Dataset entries
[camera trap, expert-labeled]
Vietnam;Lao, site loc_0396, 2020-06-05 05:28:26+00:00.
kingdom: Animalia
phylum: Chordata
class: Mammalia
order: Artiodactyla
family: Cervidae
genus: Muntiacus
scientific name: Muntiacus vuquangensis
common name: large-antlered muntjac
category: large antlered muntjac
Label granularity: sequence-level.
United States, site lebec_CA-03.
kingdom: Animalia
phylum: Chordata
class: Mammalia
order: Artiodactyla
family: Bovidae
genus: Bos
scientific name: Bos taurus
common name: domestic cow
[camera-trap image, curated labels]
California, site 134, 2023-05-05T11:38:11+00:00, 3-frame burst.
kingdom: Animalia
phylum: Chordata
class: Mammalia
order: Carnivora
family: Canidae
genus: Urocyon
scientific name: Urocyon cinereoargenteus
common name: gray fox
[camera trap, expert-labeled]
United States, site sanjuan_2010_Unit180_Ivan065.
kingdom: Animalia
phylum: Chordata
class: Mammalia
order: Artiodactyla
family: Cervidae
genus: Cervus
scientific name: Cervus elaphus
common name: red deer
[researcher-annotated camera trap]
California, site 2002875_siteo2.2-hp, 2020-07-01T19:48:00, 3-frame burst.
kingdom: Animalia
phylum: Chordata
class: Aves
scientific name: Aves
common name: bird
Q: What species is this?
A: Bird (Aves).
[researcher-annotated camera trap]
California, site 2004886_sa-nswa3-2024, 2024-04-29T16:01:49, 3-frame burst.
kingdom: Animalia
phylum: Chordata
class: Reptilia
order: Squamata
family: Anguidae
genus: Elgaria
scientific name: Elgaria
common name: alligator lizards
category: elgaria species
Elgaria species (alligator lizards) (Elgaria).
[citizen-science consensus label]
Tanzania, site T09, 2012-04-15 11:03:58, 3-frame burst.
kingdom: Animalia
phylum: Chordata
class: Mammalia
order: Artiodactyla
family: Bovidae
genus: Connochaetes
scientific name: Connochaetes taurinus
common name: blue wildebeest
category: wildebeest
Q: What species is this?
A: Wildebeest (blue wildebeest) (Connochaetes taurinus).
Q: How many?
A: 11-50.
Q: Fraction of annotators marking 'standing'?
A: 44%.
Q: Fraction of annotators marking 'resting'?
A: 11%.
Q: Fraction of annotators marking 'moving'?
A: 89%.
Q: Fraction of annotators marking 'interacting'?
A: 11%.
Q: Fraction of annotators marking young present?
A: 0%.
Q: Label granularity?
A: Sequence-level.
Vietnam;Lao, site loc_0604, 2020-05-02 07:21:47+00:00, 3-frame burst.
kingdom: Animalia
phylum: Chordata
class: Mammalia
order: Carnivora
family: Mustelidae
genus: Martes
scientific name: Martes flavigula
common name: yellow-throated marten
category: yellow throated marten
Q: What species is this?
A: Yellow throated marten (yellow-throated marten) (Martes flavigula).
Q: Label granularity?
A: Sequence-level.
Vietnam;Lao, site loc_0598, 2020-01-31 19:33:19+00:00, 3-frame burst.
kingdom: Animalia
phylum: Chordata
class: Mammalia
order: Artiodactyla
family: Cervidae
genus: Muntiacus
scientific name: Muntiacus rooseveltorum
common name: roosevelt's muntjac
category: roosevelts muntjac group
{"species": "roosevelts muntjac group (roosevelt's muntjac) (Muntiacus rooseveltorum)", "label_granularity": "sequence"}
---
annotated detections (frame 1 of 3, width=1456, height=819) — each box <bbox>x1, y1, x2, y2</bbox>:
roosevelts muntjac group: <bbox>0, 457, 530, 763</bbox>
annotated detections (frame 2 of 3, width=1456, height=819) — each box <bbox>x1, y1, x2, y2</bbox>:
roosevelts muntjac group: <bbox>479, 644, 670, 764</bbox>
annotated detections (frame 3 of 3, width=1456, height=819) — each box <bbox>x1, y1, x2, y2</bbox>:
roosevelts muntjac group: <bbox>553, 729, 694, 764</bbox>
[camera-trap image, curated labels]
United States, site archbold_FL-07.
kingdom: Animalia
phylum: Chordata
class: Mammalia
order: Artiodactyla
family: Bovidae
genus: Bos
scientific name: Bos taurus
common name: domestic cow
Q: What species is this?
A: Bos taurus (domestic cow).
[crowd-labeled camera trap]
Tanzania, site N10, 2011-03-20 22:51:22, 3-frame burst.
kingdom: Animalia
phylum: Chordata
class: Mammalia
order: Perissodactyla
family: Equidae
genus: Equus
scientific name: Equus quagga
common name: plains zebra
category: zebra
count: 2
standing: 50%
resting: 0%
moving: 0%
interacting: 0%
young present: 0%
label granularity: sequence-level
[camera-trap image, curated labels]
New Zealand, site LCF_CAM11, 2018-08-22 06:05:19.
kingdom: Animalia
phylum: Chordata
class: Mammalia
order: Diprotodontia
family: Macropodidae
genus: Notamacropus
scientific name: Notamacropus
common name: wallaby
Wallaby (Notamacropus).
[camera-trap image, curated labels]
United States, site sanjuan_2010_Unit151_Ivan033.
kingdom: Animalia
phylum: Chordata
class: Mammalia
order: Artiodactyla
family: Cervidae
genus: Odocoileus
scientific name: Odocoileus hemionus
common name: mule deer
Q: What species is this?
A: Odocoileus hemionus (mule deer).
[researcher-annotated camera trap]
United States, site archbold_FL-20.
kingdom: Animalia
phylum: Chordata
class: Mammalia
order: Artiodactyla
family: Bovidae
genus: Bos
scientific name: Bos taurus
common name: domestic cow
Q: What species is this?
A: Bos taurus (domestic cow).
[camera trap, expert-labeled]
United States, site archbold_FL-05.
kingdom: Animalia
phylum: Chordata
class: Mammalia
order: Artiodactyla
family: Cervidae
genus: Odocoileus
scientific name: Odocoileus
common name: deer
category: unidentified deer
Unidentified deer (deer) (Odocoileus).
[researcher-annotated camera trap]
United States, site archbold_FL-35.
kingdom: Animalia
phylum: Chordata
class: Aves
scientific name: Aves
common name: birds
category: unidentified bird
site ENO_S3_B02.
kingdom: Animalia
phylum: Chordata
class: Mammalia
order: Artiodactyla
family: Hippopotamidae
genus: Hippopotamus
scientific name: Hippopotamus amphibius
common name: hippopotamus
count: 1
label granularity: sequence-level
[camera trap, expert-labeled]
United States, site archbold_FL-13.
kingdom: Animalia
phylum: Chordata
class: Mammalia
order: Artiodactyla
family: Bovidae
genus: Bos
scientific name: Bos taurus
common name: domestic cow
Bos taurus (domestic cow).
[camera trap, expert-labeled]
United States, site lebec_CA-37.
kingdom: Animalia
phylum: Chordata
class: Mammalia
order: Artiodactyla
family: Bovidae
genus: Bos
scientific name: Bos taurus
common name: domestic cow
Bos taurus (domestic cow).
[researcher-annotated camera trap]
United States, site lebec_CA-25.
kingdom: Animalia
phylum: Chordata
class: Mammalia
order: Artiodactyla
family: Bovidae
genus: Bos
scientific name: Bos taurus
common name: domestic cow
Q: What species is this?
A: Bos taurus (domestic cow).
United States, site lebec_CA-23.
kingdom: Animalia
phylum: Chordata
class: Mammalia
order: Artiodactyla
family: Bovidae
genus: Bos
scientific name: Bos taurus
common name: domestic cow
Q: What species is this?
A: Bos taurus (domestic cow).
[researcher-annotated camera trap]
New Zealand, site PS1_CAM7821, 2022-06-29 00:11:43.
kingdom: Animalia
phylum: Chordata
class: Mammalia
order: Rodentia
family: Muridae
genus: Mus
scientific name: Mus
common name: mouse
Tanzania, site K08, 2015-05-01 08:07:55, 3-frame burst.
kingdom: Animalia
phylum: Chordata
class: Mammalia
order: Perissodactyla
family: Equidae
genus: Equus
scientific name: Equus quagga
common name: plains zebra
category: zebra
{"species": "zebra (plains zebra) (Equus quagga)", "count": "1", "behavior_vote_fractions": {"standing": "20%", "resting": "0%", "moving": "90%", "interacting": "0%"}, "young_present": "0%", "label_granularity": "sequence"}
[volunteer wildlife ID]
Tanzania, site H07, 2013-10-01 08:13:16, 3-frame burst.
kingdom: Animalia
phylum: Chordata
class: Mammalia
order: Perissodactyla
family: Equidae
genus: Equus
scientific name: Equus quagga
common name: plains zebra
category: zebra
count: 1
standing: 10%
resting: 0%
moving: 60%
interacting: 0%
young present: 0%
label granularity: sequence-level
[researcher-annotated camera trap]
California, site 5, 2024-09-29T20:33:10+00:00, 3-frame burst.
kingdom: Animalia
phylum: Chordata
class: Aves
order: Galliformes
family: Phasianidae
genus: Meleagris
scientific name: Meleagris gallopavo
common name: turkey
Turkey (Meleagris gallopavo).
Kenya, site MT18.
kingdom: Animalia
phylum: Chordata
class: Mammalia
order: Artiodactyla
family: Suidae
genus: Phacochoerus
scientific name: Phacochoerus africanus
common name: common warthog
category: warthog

• _WORK INSTRUCTIONS_
Using the data above, transcribe the lines that run from the line with "Tanzania, site K08, 2015-05-01" to the line with "Kenya, site MT18.", both ends kept, and output nothing else.

• _REPLY TO THE TASK_
Tanzania, site K08, 2015-05-01 08:07:55, 3-frame burst.
kingdom: Animalia
phylum: Chordata
class: Mammalia
order: Perissodactyla
family: Equidae
genus: Equus
scientific name: Equus quagga
common name: plains zebra
category: zebra
{"species": "zebra (plains zebra) (Equus quagga)", "count": "1", "behavior_vote_fractions": {"standing": "20%", "resting": "0%", "moving": "90%", "interacting": "0%"}, "young_present": "0%", "label_granularity": "sequence"}
[volunteer wildlife ID]
Tanzania, site H07, 2013-10-01 08:13:16, 3-frame burst.
kingdom: Animalia
phylum: Chordata
class: Mammalia
order: Perissodactyla
family: Equidae
genus: Equus
scientific name: Equus quagga
common name: plains zebra
category: zebra
count: 1
standing: 10%
resting: 0%
moving: 60%
interacting: 0%
young present: 0%
label granularity: sequence-level
[researcher-annotated camera trap]
California, site 5, 2024-09-29T20:33:10+00:00, 3-frame burst.
kingdom: Animalia
phylum: Chordata
class: Aves
order: Galliformes
family: Phasianidae
genus: Meleagris
scientific name: Meleagris gallopavo
common name: turkey
Turkey (Meleagris gallopavo).
Kenya, site MT18.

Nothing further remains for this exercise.